**Entries supplied**
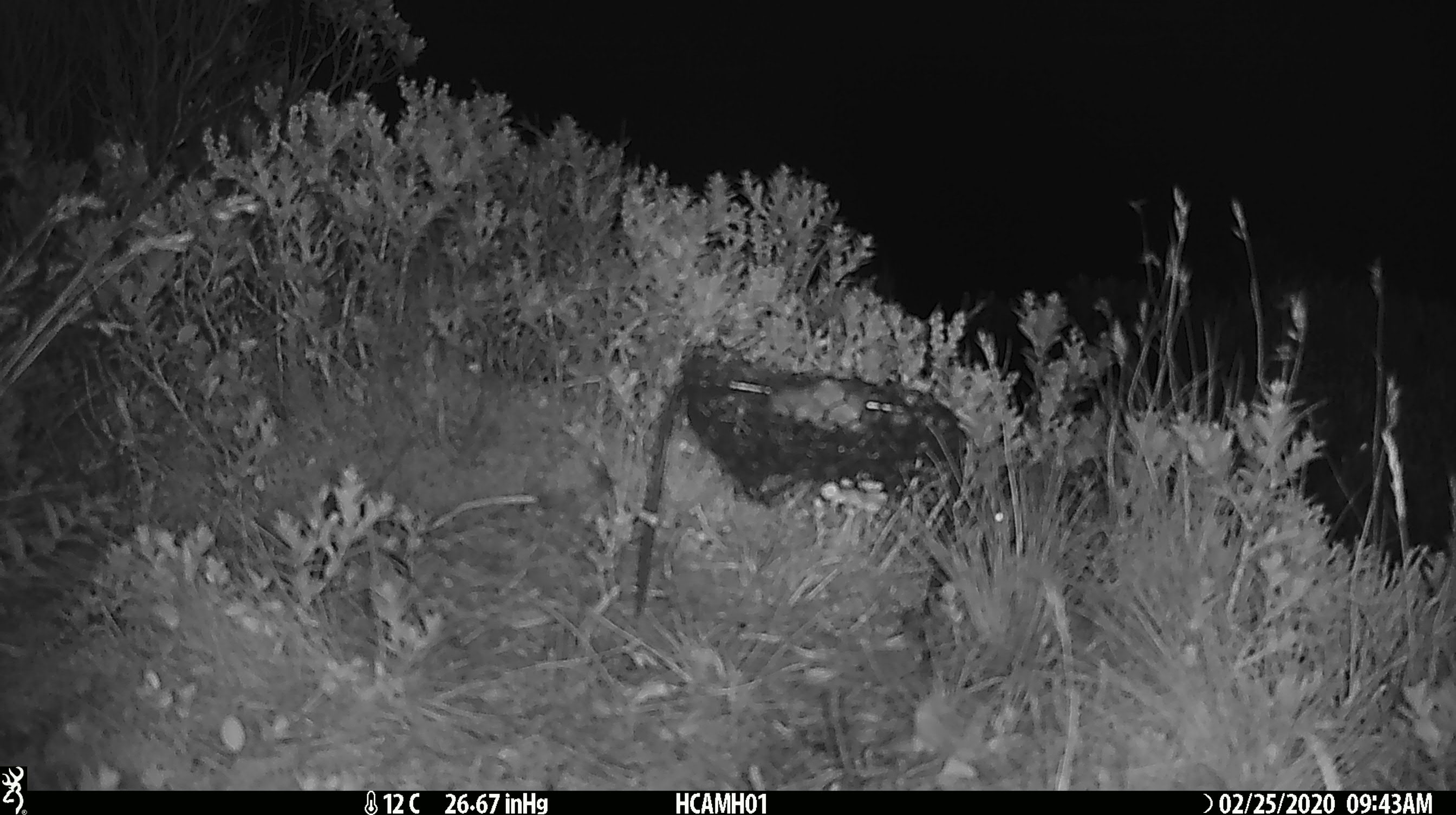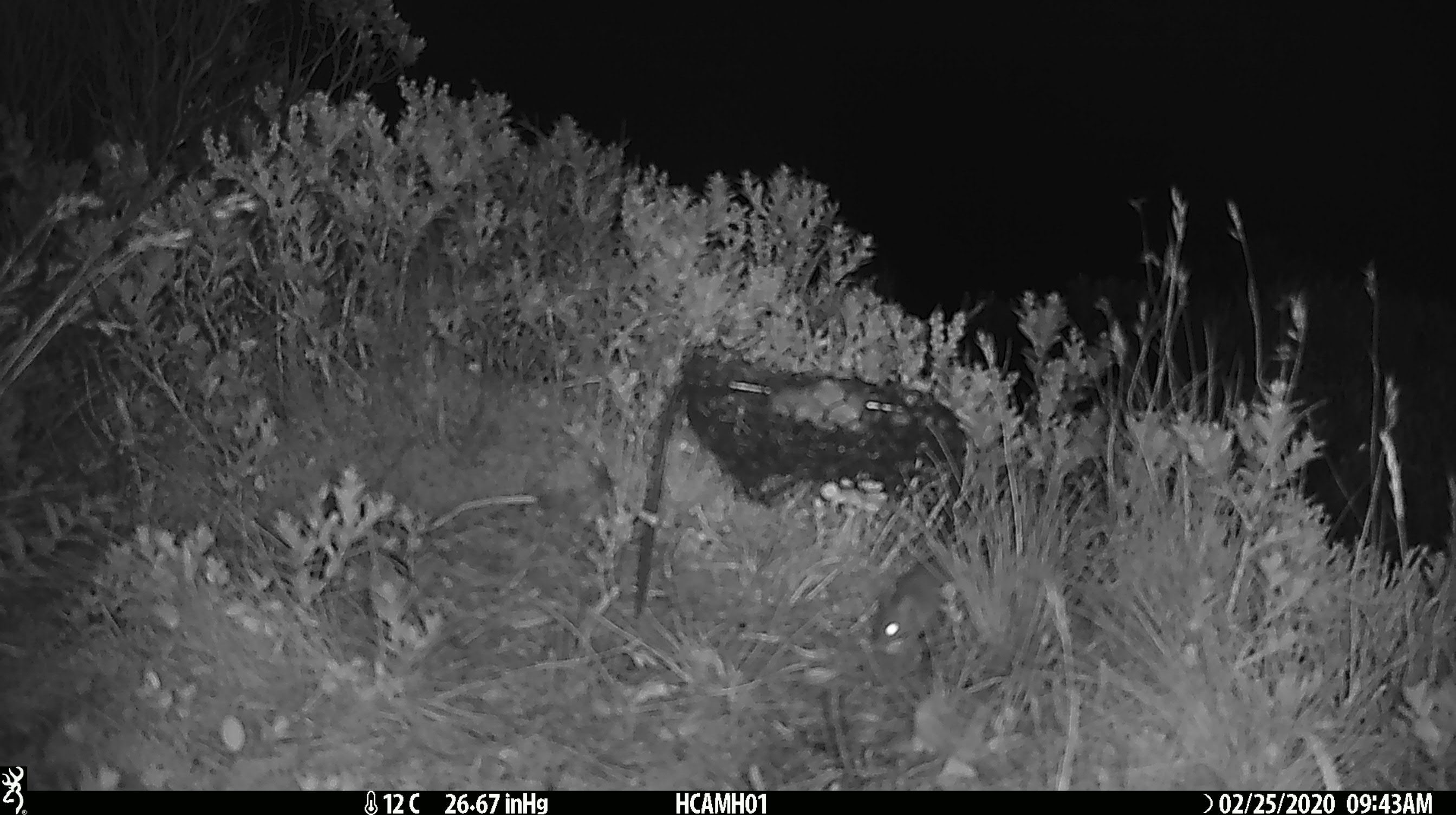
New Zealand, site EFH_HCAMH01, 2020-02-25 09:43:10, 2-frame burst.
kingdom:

* * *

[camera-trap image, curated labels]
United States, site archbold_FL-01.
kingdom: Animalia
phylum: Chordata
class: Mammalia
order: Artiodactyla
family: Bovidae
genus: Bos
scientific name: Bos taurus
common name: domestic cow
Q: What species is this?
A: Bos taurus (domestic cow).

**Aim of the exercise**
Produce only the lines from the line containing "class: Mammalia" through the line containing "A: Bos taurus (domestic cow).", inclusive of both, exactly as they stand in the entries above.

**Exercise solution**
class: Mammalia
order: Artiodactyla
family: Bovidae
genus: Bos
scientific name: Bos taurus
common name: domestic cow
Q: What species is this?
A: Bos taurus (domestic cow).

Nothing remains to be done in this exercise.